- AIM -
Copy the lines below word for word, from the line containing "Among the choices" through the line containing "27.3 metres", inclusive.

- GIVEN INFORMATION -
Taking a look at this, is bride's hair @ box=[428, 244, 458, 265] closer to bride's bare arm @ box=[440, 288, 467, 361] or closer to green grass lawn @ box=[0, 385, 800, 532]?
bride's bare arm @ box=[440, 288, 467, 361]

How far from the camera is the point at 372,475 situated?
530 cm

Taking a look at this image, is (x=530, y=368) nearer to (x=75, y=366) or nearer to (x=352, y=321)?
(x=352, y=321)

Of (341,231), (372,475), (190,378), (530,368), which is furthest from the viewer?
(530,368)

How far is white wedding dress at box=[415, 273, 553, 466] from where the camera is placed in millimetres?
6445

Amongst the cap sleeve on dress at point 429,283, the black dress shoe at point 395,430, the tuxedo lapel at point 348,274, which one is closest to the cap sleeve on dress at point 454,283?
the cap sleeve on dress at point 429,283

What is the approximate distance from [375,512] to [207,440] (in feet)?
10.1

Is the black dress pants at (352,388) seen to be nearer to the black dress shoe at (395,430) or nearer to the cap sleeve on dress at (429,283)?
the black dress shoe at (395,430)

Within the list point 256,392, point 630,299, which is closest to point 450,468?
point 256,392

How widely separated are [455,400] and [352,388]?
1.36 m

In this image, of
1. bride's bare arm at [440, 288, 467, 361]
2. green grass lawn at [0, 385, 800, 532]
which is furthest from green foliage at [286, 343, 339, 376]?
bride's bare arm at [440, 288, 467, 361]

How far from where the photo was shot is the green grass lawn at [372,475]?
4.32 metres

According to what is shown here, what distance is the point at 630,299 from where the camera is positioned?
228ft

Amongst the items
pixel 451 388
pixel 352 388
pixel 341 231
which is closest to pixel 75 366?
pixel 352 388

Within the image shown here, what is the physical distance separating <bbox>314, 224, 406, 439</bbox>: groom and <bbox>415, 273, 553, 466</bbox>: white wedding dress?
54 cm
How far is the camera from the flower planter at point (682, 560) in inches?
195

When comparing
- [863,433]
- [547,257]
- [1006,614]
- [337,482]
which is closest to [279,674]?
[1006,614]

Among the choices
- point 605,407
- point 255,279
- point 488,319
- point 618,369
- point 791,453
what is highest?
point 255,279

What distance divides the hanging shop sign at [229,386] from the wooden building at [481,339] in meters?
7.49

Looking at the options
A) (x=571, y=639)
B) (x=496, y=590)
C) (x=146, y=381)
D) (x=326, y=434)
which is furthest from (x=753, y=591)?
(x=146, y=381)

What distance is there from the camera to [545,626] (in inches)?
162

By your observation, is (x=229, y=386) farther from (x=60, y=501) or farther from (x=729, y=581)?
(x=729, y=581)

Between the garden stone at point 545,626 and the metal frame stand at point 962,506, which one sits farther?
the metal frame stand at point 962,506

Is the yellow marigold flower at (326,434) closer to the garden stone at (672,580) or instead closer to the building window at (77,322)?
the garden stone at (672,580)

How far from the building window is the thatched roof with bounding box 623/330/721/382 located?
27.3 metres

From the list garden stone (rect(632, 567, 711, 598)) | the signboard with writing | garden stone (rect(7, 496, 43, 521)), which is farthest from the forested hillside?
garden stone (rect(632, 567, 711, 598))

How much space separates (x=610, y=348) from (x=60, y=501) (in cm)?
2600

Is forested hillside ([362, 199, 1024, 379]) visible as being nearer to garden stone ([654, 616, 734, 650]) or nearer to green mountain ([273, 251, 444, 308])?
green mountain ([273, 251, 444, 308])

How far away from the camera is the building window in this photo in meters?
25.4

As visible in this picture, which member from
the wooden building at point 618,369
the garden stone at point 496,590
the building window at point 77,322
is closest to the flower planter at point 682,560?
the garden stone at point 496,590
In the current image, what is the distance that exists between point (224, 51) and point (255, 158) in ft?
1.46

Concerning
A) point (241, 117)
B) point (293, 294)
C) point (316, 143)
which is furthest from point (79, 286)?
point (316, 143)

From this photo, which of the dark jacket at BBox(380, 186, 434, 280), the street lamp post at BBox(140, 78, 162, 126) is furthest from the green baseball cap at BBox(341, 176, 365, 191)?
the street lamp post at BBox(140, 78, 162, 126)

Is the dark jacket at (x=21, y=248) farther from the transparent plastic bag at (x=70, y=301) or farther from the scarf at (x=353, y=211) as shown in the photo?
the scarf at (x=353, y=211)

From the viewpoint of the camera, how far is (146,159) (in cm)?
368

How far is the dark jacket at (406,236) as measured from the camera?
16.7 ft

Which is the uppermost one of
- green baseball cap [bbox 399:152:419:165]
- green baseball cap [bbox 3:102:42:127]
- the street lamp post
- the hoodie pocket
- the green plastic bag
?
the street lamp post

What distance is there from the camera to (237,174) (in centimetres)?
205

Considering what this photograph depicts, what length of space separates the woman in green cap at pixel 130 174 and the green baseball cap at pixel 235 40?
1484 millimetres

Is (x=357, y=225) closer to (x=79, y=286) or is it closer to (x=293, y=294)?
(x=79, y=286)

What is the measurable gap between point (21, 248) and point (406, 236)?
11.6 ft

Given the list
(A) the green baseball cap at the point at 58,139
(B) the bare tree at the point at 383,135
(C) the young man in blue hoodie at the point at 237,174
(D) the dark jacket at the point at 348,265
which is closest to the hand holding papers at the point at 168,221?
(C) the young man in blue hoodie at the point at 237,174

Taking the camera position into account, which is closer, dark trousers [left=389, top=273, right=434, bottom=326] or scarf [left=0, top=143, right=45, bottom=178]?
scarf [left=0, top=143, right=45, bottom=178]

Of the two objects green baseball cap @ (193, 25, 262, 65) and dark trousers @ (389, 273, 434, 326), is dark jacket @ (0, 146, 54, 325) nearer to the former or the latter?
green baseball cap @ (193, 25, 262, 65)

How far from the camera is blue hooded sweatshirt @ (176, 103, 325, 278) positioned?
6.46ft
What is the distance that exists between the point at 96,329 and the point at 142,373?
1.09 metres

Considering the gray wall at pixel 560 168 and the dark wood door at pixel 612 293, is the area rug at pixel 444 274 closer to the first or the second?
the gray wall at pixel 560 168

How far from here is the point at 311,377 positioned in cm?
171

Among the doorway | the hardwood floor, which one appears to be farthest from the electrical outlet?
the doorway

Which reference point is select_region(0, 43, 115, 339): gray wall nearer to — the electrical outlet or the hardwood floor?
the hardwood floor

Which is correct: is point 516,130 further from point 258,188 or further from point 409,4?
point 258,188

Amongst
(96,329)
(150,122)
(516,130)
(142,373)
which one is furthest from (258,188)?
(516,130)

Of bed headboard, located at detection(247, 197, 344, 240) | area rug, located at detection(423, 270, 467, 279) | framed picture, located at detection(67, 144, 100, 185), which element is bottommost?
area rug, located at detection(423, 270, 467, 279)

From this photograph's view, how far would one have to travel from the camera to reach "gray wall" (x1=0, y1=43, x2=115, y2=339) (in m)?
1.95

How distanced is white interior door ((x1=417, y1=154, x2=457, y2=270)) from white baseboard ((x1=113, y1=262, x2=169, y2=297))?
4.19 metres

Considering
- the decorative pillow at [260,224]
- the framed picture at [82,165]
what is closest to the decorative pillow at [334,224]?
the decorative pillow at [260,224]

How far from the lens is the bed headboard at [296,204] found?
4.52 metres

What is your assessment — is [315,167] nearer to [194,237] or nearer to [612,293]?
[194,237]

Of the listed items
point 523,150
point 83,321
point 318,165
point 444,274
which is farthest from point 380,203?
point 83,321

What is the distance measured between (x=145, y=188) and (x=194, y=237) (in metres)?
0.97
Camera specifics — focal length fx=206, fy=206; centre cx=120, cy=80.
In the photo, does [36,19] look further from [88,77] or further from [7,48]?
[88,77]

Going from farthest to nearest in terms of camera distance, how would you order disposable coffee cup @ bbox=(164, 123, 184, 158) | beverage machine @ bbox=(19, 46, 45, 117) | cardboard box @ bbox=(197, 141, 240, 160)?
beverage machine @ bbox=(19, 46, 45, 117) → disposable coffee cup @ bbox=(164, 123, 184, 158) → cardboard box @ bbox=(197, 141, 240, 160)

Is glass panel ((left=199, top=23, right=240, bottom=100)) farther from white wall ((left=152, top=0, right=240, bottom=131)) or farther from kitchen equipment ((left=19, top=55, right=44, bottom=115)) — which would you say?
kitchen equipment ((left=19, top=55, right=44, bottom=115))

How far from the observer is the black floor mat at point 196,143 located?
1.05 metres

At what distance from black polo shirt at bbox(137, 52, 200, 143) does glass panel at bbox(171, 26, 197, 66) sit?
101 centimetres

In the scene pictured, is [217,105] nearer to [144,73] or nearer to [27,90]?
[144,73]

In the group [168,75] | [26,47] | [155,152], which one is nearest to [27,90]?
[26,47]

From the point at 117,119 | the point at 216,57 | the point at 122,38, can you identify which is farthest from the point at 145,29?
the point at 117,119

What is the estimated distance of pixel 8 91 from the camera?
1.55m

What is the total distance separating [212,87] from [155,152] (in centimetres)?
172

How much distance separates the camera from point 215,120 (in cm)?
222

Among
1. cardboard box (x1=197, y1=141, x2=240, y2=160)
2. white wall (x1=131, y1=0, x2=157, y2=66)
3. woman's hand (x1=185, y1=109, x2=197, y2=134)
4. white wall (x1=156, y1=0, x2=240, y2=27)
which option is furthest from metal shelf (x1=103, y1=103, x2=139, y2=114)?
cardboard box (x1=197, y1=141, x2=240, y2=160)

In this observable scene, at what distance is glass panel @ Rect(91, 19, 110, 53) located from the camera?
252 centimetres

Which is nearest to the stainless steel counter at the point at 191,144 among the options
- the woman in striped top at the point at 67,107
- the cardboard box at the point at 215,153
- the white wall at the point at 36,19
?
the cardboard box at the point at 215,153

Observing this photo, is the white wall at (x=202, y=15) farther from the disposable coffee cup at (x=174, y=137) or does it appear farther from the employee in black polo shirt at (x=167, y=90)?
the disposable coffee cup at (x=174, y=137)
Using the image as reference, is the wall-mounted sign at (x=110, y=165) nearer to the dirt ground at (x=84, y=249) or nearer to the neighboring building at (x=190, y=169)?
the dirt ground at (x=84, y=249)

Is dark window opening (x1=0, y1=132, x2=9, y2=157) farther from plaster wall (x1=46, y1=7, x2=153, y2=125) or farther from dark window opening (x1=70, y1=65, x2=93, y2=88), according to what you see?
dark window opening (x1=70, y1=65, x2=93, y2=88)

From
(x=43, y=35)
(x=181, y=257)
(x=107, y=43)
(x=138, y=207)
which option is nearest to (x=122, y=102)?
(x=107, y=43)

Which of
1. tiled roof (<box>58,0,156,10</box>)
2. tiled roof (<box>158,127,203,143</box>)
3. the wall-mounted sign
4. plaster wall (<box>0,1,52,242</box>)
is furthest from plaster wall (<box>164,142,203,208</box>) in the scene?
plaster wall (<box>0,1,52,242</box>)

- WRITTEN ANSWER -
Among the choices
- point 605,407
- point 255,279
- point 488,319
- point 618,369
- point 791,453
what is highest?
point 255,279

What distance divides the hanging shop sign at [229,386] from the wooden building at [481,339] in meters?
7.49

Looking at the options
A) (x=571, y=639)
B) (x=496, y=590)
C) (x=146, y=381)
D) (x=326, y=434)
which is furthest from (x=753, y=591)?
(x=146, y=381)

What distance is there from the camera to [545,626] (in inches)?
162

By your observation, is (x=229, y=386) farther from (x=60, y=501) or farther from (x=729, y=581)?
(x=729, y=581)

Between the garden stone at point 545,626 and the metal frame stand at point 962,506, which one sits farther?
the metal frame stand at point 962,506

Is the yellow marigold flower at (326,434) closer to the garden stone at (672,580) or instead closer to the building window at (77,322)?
the garden stone at (672,580)

How far from the building window is the thatched roof with bounding box 623/330/721/382 located?
27.3 metres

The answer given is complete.